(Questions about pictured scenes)
--------------------------------
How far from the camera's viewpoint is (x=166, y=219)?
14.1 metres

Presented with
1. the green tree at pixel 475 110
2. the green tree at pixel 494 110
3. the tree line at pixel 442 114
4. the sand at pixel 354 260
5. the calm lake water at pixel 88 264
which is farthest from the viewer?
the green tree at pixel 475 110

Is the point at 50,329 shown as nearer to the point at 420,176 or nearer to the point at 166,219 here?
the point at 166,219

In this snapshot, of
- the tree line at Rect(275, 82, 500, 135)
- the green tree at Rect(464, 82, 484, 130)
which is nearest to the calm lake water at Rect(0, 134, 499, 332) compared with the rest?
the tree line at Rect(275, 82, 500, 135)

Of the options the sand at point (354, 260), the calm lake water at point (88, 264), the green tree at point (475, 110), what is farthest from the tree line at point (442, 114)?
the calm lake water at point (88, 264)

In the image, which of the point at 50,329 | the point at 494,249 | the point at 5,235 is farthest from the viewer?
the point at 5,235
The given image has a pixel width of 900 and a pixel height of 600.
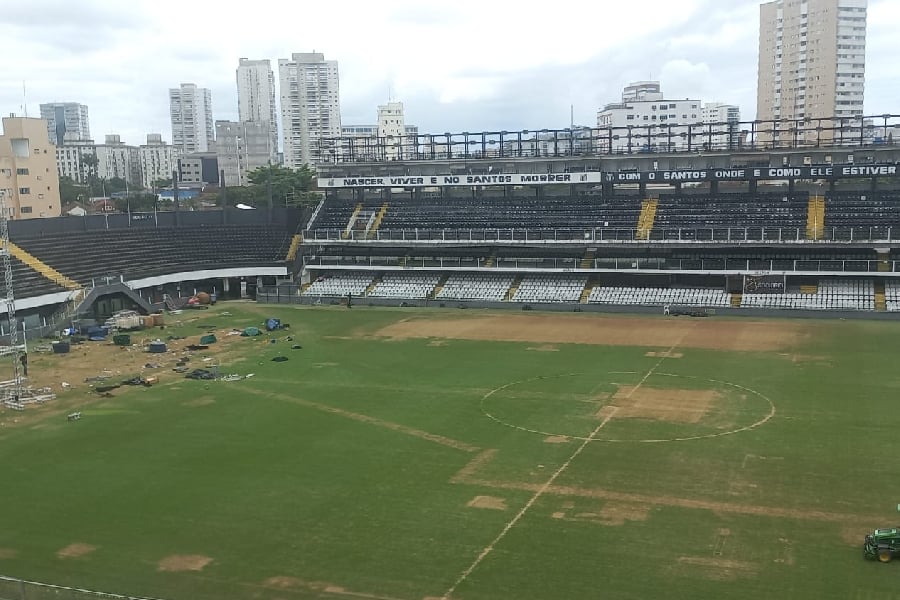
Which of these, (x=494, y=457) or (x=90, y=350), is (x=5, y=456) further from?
(x=90, y=350)

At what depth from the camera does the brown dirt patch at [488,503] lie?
26375 mm

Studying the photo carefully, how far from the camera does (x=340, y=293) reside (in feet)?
266

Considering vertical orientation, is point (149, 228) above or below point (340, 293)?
above

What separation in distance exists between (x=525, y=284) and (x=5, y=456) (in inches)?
2017

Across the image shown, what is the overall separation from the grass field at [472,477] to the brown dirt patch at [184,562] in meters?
0.08

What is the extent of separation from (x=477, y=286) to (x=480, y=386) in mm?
35131

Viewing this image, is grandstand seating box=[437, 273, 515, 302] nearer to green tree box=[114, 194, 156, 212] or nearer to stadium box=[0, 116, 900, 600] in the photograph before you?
stadium box=[0, 116, 900, 600]

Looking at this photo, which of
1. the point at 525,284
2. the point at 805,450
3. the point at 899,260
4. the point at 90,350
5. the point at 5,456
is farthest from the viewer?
the point at 525,284

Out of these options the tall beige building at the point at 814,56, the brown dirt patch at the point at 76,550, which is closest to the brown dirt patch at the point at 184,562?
the brown dirt patch at the point at 76,550

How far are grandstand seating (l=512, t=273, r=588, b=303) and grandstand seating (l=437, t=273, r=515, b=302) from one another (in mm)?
1634

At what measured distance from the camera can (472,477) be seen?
29.3 metres

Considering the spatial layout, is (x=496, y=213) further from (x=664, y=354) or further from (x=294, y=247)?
(x=664, y=354)

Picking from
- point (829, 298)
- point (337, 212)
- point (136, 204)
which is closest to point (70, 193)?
point (136, 204)

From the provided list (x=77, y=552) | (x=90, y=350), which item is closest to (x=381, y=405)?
(x=77, y=552)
--------------------------------
What to do: Reproduce the entries above without change, omitting all pictures.

Exercise response:
How far from the camera's viewpoint is (x=166, y=219)?
14.1 metres

Presented with
1. the green tree at pixel 475 110
2. the green tree at pixel 494 110
3. the tree line at pixel 442 114
4. the sand at pixel 354 260
5. the calm lake water at pixel 88 264
which is farthest from the viewer?
the green tree at pixel 475 110

Is the point at 50,329 shown as nearer to the point at 420,176 or nearer to the point at 166,219 here?
the point at 166,219

In this snapshot, of
- the tree line at Rect(275, 82, 500, 135)
- the green tree at Rect(464, 82, 484, 130)
which is nearest to the calm lake water at Rect(0, 134, 499, 332) compared with the rest?
the tree line at Rect(275, 82, 500, 135)

Of the options the sand at point (354, 260), the calm lake water at point (88, 264), the green tree at point (475, 110), what is farthest from the tree line at point (442, 114)?
the calm lake water at point (88, 264)

In the image, which of the point at 50,329 | the point at 494,249 | the point at 5,235 is farthest from the viewer?
the point at 5,235
The given image has a pixel width of 900 and a pixel height of 600.
Which of these, (x=494, y=457) or (x=90, y=350), is (x=5, y=456) further from?
(x=90, y=350)

At what depth from the camera does the brown dirt patch at [488,503] lie?
26375 mm

Studying the photo carefully, how far from the camera does (x=340, y=293) reside (in feet)?
266

Considering vertical orientation, is point (149, 228) above or below point (340, 293)?
above

What separation in distance exists between (x=525, y=284) and (x=5, y=456) (in inches)?
2017

Across the image shown, what is the overall separation from the grass field at [472,477] to the brown dirt patch at [184,562] in meters?
0.08

What is the extent of separation from (x=477, y=286) to (x=480, y=386) in mm?
35131

Viewing this image, is grandstand seating box=[437, 273, 515, 302] nearer to green tree box=[114, 194, 156, 212] or nearer to stadium box=[0, 116, 900, 600] in the photograph before you?
stadium box=[0, 116, 900, 600]

Looking at this photo, which of
1. the point at 525,284
2. the point at 805,450
3. the point at 899,260
4. the point at 90,350
5. the point at 5,456
is farthest from the viewer?
the point at 525,284

Out of these options the tall beige building at the point at 814,56, the brown dirt patch at the point at 76,550, which is closest to the brown dirt patch at the point at 184,562?
the brown dirt patch at the point at 76,550

How far are grandstand seating (l=512, t=273, r=588, b=303) and grandstand seating (l=437, t=273, r=515, b=302) from one another (in mm)?
1634

At what measured distance from the camera can (472,477) be seen?
29.3 metres

Considering the spatial layout, is (x=496, y=213) further from (x=664, y=354) or further from (x=294, y=247)?
(x=664, y=354)

Picking from
- point (829, 298)
- point (337, 212)
- point (136, 204)
which is closest to point (70, 193)?
point (136, 204)

From the provided list (x=77, y=552) | (x=90, y=350), which item is closest to (x=381, y=405)?
(x=77, y=552)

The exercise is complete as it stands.